Gore is the only one who realizes how bad Bush is and is
willing to talk about it in public.
On Monday, January 16, 2006, an audience of over 3,000 people visited DAR Constitution Hall in Washington, DC to hear a powerful speech by former Vice President Al Gore entitled "Restoring the Rule of Law. " The event was co-sponsored by ACS and The Liberty Coalition, and broadcast live by C-SPAN.
LINK to video of speech:
http://www.acslaw.org/node/2096Just skip the intros and go to 9:00 when Gore walks to the podium.
A few key excerpts from the transcript:
"The President and I agree on one thing. The threat from terrorism is all too real. There is
simply no question that we continue to face new challenges in the wake of the attack on
September 11th and that we must be ever-vigilant in protecting our citizens from harm.
Where we disagree is that we have to break the law or sacrifice our system of government
to protect Americans from terrorism. In fact, doing so makes us weaker and more
vulnerable."
"When President Bush failed to convince Congress to give him all the power he wanted
when they passed the AUMF, he secretly assumed that power anyway,"
"the Executive Branch has claimed a previously unrecognized authority
to mistreat prisoners in its custody in ways that plainly constitute torture in a pattern that
has now been documented in U.S. facilities located in several countries around the world.
Over 100 of these captives have reportedly died while being tortured by Executive
Branch interrogators"
"The fact that our normal safeguards have thus far failed to contain this unprecedented
expansion of executive power is deeply troubling. This failure is due in part to the fact
that the Executive Branch has followed a determined strategy of obfuscating, delaying,
withholding information, appearing to yield but then refusing to do so"
"There is a final reason to worry that we may be experiencing something more than just
another cycle of overreach and regret.
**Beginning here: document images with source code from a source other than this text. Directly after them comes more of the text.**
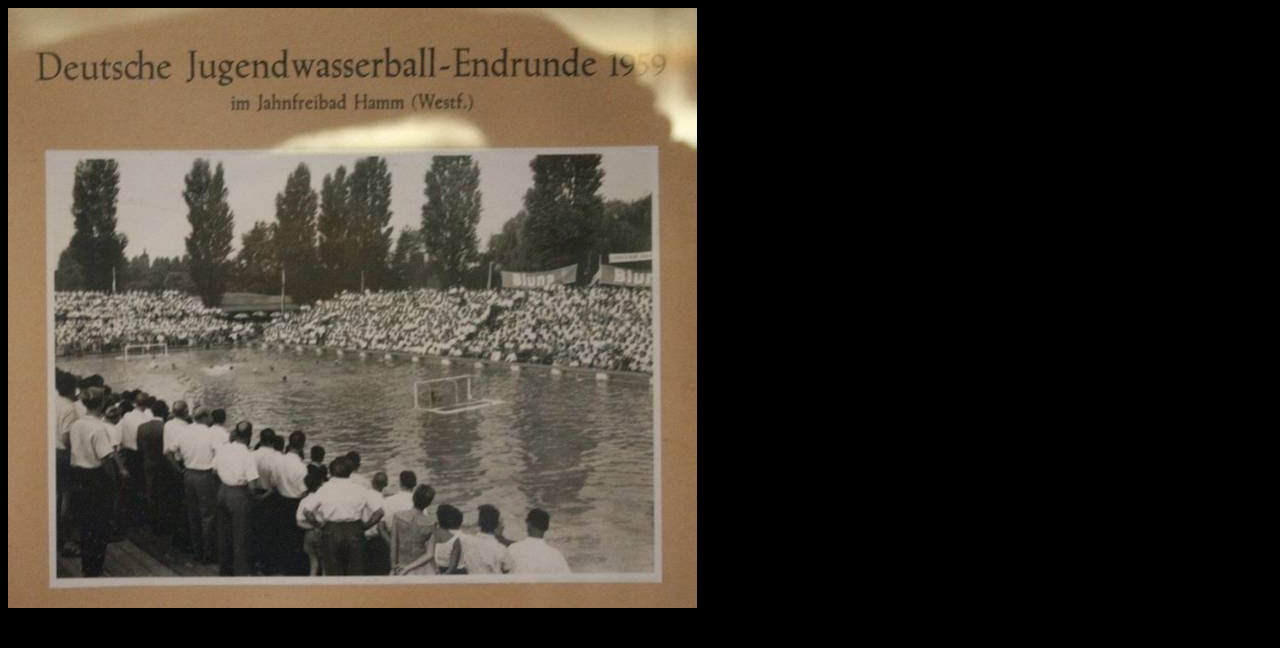

--- FILE ---
content_type: text/html
request_url: http://www.whitesharks-hannover.de/index.php?eID=tx_cms_showpic&file=uploads%2Fpics%2FEndrunde_59.jpg&width=800&height=600m&bodyTag=%3Cbody%20bgcolor%3D%22black%22%3E&wrap=%3Ca%20href%3D%22javascript%3Aclose%28%29%3B%22%3E%20%7C%20%3C%2Fa%3E&md5=51cb476885d34199a65beae81eca44ff
body_size: 285
content:

<!DOCTYPE HTML PUBLIC "-//W3C//DTD HTML 4.0 Transitional//EN">

<html>
<head>
	<title>Image</title>
</head>
		<body bgcolor="black"><a href="javascript:close();"><img src="typo3temp/pics/5f9ac667a1.jpg" width="689" height="600" border="0" alt="" /></a>
		</body>
		</html>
This Administration has come to power in the
thrall of a legal theory that aims to convince us that this excessive concentration of
presidential authority is exactly what our Constitution intended.
This legal theory, which its proponents call the theory of the unitary executive but which
is more accurately described as the unilateral executive, threatens to expand the
president’s powers until the contours of the constitution that the Framers actually gave us
become obliterated beyond all recognition."
"Last week, for example, Vice President Cheney attempted to defend the Administration’s
eavesdropping on American citizens by saying that if it had conducted this program prior
to 9/11, they would have found out the names of some of the hijackers.
Tragically, he apparently still doesn’t know that the Administration did in fact have the
names of at least 2 of the hijackers well before 9/11 and had available to them
information that could have easily led to the identification of most of the other hijackers.
And yet, because of incompetence in the handling of this information, it was never used
to protect the American people."
"But there is yet another Constitutional player whose pulse must be taken and whose role
must be examined in order to understand the dangerous imbalance that has emerged with
the efforts by the Executive Branch to dominate our constitutional system.
We the people are—collectively—still the key to the survival of America’s democracy.
We—as Lincoln put it, “ven we here”—must examine our own role as citizens in
allowing and not preventing the shocking decay and degradation of our democracy."
"For example, when the Administration was attempting to persuade Congress to enact the
Medicare prescription drug benefit, many in the House and Senate raised concerns about
the cost and design of the program. But, rather than engaging in open debate on the basis
of factual data, the Administration withheld facts and prevented the Congress from
hearing testimony that it sought from the principal administration expert who had
compiled information showing in advance of the vote that indeed the true cost estimates
were far higher than the numbers given to Congress by the President."
"To take another example, scientific warnings about the catastrophic consequences of
unchecked global warming were censored by a political appointee in the White House
who had no scientific training. And today one of the leading scientific experts on global
warming in NASA has been ordered not to talk to members of the press and to keep a
careful log of everyone he meets with so that the Executive Branch can monitor and
control his discussions of global warming.
One of the other ways the Administration has tried to control the flow of information is
by consistently resorting to the language and politics of fear in order to short-circuit the
debate and drive its agenda forward without regard to the evidence or the public interest."
"We have a duty as Americans to defend our citizens’ right not only to life but also to
liberty and the pursuit of happiness. It is therefore vital in our current circumstances that
immediate steps be taken to safeguard our Constitution against the present danger posed
by the intrusive overreaching on the part of the Executive Branch and the President’s
apparent belief that he need not live under the rule of law.
I endorse the words of Bob Barr, when he said, “The President has dared the American
people to do something about it. For the sake of the Constitution, I hope they will.”
A special counsel should immediately be appointed by the Attorney General to remedy
the obvious conflict of interest that prevents him from investigating what many believe
are serious violations of law by the President.